--- Text provided Enclosed Below ---
On my 30th birthday, my best friend had planned this amazing trip to party in Austin. I wasn't keen on the thought of relinquishing my 20's, but she was hell bent on improving my mood with a good old bit of birthday shenanigans. A few hours later, I was curled up in bed before 9 in pain with her banging on my suite door asking me to get in the car so we could head to the club. We never made it and my bad birthday mood never improved.
This is a snapshot of my life living with chronic illness. You make plans, your body makes "other" plans. It's a life filled with pills, endless doctors visits, the financial strain, surgeries, having to plan ahead in case of emergencies, endless unsolicited advice, endless cancellations, dealing with mental health as a result of your health issues, and wanting to punch the next person that cheerfully tells you on revelation of your illness.... to just be positive!
I'm alive right? That's my consolation prize. Always having to hear, it could be worse and yeah, sure it could be, so there is that whole perspective thing but just between you and me, it totally sucks. There are moments where I think back to life before diagnosis and it's almost like a dream. You try not to go there too often and try to focus on what is and what you can do now, but you can't help but think of the before times. Again there is the perspective thing because there are those that have never even known a before time where they weren't chronically ill.
--- End of Enclosed Text provided ---
--- Dataset Enclosed Below ---
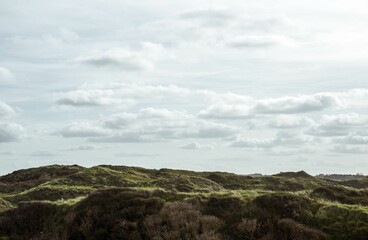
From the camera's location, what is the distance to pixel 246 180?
74125 millimetres

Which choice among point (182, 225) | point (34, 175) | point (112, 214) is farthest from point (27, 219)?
point (34, 175)

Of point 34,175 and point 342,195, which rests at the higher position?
point 34,175

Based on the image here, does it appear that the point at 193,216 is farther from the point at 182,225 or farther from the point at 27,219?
the point at 27,219

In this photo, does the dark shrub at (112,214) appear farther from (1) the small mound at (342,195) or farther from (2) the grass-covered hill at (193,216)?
(1) the small mound at (342,195)

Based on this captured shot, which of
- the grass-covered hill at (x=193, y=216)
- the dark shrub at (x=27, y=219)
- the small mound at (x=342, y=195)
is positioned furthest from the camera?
the small mound at (x=342, y=195)

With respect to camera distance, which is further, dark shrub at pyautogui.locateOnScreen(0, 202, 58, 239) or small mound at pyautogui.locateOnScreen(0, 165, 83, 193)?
small mound at pyautogui.locateOnScreen(0, 165, 83, 193)

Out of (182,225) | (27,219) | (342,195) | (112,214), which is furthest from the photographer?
(342,195)

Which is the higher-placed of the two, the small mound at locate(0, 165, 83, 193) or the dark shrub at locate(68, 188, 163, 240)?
the small mound at locate(0, 165, 83, 193)

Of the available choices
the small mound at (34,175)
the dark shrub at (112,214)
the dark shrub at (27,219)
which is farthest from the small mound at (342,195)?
the small mound at (34,175)

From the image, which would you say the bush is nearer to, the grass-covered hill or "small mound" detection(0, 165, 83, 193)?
the grass-covered hill

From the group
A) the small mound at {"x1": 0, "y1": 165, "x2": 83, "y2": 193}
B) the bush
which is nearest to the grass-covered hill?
the bush

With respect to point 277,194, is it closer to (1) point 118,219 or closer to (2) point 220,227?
(2) point 220,227

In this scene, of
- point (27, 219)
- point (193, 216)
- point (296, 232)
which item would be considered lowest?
point (296, 232)

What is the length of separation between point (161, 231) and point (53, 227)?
7.27 metres
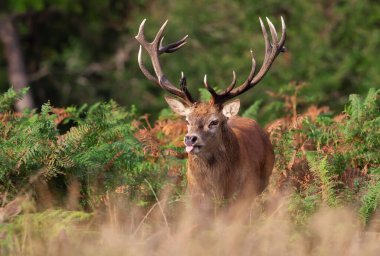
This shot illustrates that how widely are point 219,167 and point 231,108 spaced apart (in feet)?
1.85

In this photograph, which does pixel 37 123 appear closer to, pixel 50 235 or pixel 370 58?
pixel 50 235

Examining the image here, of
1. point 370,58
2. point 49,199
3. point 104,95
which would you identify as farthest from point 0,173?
point 104,95

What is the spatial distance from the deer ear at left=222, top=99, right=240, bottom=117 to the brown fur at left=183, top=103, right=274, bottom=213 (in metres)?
0.06

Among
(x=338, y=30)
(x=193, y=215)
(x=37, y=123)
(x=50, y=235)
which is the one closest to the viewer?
(x=50, y=235)

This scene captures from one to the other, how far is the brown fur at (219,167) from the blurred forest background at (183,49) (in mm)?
14334

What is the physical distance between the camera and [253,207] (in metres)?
9.34

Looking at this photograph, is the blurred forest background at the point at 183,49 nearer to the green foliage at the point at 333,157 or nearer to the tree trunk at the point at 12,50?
the tree trunk at the point at 12,50

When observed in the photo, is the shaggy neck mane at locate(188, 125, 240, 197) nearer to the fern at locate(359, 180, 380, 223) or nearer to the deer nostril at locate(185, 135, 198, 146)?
the deer nostril at locate(185, 135, 198, 146)

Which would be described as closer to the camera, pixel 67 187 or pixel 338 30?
pixel 67 187

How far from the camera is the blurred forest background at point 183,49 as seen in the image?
2666 cm

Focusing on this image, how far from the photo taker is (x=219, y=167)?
31.9 ft

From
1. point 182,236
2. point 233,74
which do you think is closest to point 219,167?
point 233,74

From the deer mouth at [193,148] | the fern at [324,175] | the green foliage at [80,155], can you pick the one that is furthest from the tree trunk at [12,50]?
the fern at [324,175]

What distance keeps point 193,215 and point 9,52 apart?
2171cm
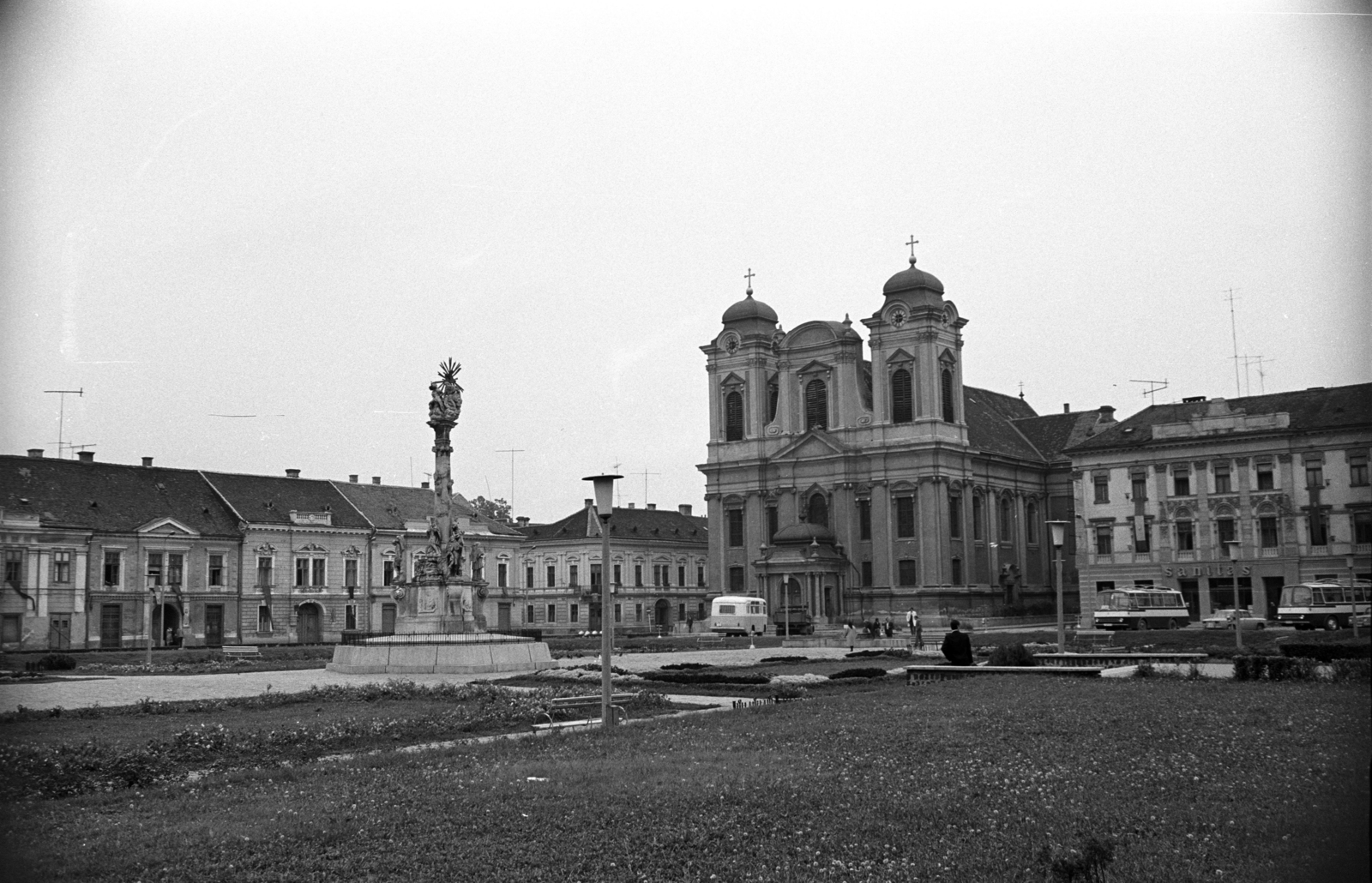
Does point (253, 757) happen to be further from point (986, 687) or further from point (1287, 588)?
point (1287, 588)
--- End of Enclosed Dataset ---
Task item: From the text about living with chronic illness, set down word for word the stretch from "On my 30th birthday, my" through "mood never improved.". Rely only on the text when responding.

Task answer:
On my 30th birthday, my best friend had planned this amazing trip to party in Austin. I wasn't keen on the thought of relinquishing my 20's, but she was hell bent on improving my mood with a good old bit of birthday shenanigans. A few hours later, I was curled up in bed before 9 in pain with her banging on my suite door asking me to get in the car so we could head to the club. We never made it and my bad birthday mood never improved.